Let $R$ be a commutative unital ring. Let $I_1, I_2, \ldots, I_n$ and $J$ be ideals of $R$, such that $J \subset \bigcup_j I_j$. Then, if $R$ contains an infinite field or if at most two of the $I_j$s are not prime, then $J$ is contained in one of the $I_j$s.

If $R$ is graded, and $J$ is generated by homogeneous elements of positive degree, then it suffices to assume that the homogeneous elements of $J$ are contained in $\bigcup_j I_j$. However, we need to add the further assumption that all the $I_j$s are prime.

## Importance

The prime avoidance lemma is useful for establishing dichotomies; in particular, if $J$ is an ideal which is not cintained in any of the $I_j$s, then $J$ has an element which is contained in none of the $I_j$s.

## Proof

### If the ring contains an infinite field

In this case, the proof boils down to two observations:

• Any ideal of the ring is also a vector space over the infinite field
• A vector space over an infinite field cannot be expressed as a union of finitely many proper subspaces

### If at most two of the ideals are not prime

The proof in this case proceeds by induction. The crucial ingredients to the proof are:

1. If two of the three elements $a,b,a+b$ belong to an ideal, so does the third (the fact that ideals are additive subgroups)
2. If, for a product $a_1a_2\ldots a_r$, any $a_i$ belongs to an ideal, so does the product
3. If a product $a_1a_2 \ldots a_r$ belongs to a prime ideal, then one of the $a_i$s also belongs to that prime ideal

We now describe the proof by induction. The case $n=1$ requires no proof; the case $n=2$ follows from observation 1 (in other words, we only need to use that both are additive subgroups). Namely, suppose $J$ is not a subset of either $I_1$ or $I_2$. Pick $x_1 \in J \setminus I_2$ and $x_2 \in J \setminus I_1$. Clearly, $x_1 \in I_1, x_2 \in I_2$. Then $x_1 + x_2$ is in $J$, hence it must be inside $I_1$ or $I_2$. This contradicts observation 1. Further information: Union of two subgroups is not a subgroup

For $n > 2$, we use induction. Suppose, without loss of generality, that $I_n$ is a prime ideal. Also assume without loss of generality that $J$ is not contained in the union of any proper subcollection of $I_1, I_2, \ldots, I_n$ (otherwise, induction applies). Thus, we can pick $x_i \in J \setminus \bigcup_{j \ne i} I_j$ for each $i$. Clearly $x_i \in I_i$.

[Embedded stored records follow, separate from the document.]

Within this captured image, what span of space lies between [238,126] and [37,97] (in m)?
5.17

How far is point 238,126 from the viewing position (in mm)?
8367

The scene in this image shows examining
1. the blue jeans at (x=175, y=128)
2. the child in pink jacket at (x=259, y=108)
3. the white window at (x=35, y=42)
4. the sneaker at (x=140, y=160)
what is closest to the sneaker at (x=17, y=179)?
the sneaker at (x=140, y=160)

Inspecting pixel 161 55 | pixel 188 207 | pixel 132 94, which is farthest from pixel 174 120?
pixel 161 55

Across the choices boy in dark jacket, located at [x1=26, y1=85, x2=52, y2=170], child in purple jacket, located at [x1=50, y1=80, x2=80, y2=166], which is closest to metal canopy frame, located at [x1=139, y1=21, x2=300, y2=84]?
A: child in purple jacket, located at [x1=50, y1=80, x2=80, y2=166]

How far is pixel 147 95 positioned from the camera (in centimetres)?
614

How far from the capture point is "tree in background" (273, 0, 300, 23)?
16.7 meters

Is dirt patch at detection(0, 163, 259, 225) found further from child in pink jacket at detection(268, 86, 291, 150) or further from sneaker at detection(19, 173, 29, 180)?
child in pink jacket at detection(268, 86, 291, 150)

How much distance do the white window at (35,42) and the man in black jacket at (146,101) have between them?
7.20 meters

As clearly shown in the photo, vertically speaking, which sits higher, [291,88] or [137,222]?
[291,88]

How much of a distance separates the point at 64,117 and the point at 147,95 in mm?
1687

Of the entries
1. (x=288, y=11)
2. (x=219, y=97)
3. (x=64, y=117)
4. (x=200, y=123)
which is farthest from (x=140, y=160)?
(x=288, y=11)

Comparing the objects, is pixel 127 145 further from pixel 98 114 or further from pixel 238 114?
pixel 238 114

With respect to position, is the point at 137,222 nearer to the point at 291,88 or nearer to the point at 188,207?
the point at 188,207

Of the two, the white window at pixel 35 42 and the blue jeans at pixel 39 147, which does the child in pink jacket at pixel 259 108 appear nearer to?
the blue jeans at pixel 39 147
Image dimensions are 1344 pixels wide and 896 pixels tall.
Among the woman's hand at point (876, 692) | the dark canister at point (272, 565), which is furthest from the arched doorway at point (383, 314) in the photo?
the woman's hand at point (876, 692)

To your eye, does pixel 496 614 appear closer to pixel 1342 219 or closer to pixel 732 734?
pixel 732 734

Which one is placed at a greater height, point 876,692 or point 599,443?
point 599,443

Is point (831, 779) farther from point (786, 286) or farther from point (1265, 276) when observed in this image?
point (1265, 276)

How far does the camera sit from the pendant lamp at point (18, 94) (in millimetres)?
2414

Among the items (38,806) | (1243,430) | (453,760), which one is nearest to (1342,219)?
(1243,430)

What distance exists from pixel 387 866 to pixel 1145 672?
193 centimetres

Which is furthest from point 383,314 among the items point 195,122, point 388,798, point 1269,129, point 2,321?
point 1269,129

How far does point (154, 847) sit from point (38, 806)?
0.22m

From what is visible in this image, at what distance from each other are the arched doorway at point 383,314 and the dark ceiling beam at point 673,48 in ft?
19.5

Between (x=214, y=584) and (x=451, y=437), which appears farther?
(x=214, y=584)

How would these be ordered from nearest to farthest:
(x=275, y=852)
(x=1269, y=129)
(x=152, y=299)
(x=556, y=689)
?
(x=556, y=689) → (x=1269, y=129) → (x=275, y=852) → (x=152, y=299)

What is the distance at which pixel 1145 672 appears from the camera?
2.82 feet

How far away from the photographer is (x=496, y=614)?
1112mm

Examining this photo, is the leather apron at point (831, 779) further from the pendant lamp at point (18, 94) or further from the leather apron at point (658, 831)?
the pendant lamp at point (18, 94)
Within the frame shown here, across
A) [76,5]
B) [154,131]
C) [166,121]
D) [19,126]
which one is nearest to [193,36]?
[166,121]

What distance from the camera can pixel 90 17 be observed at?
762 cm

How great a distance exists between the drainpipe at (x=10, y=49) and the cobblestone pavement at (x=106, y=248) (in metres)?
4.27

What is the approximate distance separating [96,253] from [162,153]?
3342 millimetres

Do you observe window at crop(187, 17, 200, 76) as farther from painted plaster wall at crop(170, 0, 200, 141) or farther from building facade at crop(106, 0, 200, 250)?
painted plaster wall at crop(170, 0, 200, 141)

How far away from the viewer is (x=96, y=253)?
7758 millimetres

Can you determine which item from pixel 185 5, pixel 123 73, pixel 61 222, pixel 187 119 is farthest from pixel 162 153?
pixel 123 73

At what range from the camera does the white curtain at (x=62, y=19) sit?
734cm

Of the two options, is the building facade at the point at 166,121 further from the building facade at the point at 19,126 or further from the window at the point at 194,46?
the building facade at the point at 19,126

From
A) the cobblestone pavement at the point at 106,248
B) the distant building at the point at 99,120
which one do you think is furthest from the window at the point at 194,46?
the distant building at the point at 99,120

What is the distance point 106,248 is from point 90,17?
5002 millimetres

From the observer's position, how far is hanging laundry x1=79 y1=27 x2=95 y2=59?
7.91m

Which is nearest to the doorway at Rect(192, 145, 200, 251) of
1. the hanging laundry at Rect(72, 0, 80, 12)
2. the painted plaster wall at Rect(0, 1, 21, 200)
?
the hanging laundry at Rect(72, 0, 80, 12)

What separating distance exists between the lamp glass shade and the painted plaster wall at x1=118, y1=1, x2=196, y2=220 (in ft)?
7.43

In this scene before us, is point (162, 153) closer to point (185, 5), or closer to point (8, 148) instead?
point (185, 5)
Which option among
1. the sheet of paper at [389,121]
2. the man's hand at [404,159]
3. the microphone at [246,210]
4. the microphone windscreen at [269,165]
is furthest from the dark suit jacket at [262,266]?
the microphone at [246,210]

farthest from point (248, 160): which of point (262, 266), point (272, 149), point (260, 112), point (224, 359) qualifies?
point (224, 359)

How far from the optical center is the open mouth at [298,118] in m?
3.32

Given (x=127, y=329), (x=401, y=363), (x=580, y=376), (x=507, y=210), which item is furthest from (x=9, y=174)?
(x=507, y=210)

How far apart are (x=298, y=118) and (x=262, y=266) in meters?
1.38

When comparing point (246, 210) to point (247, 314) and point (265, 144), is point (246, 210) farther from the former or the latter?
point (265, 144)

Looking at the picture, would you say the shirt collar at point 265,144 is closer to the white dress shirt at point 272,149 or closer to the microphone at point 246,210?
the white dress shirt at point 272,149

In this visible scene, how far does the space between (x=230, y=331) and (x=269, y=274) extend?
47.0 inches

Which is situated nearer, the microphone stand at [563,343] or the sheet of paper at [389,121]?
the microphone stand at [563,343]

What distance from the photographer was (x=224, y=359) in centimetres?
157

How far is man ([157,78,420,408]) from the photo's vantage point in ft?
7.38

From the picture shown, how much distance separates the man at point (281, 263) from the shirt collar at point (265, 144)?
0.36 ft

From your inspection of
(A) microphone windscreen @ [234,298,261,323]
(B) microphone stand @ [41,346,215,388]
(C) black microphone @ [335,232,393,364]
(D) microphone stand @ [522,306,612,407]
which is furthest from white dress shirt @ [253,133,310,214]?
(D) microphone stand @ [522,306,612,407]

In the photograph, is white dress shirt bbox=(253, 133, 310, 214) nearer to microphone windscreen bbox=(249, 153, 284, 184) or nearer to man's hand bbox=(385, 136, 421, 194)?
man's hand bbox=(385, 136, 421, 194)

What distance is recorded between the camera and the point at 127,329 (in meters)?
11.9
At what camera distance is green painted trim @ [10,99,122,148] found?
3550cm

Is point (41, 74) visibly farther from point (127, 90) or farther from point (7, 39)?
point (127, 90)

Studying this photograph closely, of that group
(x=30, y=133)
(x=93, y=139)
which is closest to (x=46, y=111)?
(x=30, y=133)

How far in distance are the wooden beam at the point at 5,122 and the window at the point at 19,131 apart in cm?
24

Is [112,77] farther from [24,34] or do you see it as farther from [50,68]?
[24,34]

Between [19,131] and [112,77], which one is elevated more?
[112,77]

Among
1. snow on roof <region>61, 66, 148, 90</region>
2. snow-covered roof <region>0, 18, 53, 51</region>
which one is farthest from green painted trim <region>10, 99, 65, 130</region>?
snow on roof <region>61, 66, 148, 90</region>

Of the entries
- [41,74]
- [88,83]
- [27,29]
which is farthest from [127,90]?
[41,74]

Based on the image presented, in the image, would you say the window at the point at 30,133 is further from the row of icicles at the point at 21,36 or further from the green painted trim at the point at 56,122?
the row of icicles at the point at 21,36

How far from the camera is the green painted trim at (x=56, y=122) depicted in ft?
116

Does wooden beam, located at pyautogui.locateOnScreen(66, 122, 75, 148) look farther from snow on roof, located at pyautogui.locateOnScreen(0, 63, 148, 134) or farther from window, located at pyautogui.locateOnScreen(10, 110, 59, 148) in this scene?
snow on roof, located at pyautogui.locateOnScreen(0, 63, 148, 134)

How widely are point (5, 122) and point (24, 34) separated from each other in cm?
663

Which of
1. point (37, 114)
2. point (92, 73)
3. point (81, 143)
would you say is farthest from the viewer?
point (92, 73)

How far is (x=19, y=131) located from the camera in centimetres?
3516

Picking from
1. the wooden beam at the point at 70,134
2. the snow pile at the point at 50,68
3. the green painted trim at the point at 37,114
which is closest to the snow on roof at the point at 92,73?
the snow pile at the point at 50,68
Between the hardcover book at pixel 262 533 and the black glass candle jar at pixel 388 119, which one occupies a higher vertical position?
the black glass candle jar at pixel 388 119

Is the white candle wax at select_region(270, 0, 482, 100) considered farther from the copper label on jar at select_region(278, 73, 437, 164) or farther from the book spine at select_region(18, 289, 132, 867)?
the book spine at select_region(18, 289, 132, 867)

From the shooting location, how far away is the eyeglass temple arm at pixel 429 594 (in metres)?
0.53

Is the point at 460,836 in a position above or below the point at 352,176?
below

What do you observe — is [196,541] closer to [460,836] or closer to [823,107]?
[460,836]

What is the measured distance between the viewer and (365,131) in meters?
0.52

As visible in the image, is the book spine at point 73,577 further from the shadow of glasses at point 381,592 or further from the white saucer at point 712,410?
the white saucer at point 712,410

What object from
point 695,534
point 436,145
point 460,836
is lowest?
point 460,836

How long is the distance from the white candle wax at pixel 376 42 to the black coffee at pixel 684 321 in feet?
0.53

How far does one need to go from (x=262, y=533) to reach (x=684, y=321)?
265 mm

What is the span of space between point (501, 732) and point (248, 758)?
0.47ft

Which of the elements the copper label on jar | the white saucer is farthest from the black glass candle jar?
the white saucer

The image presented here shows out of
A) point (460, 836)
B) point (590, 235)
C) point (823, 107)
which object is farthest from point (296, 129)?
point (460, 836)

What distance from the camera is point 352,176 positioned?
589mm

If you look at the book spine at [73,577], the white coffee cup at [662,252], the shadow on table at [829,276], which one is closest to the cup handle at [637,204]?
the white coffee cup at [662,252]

We now consider the element:

$x_1x_2 \ldots x_{n-1} + x_n$

This is in $J$, hence it must be in one of the $I_i$s. We consider two cases:

• The sum is in $I_n$: Then, by observation 1, $x_1x_2 \ldots x_{n-1} \in I_n$. By observation 3, $x_j \in I_n$ for some $1 \le j \le n-1$, a contradiction.
• The sum is in $I_j$ for some $1 \le j \le n-1$: Observation 2 tells us that $x_1x_2\ldots x_{n-1} \in I_j$, so observation 1 yields $x_n \in I_j$, a contradiction

In this case, the proof is the same, except that we can now get started on the proof only after raising $x_1x_2\ldots x_{n-1}$ and $x_n$ to positive powers so that the new terms have equal degrees, and can be added. In this case, we need all the $I_j$s to be prime to ensure that even after taking powers, the elements $x_i$ still avoid the ideals $I_j$, for $j \ne i$.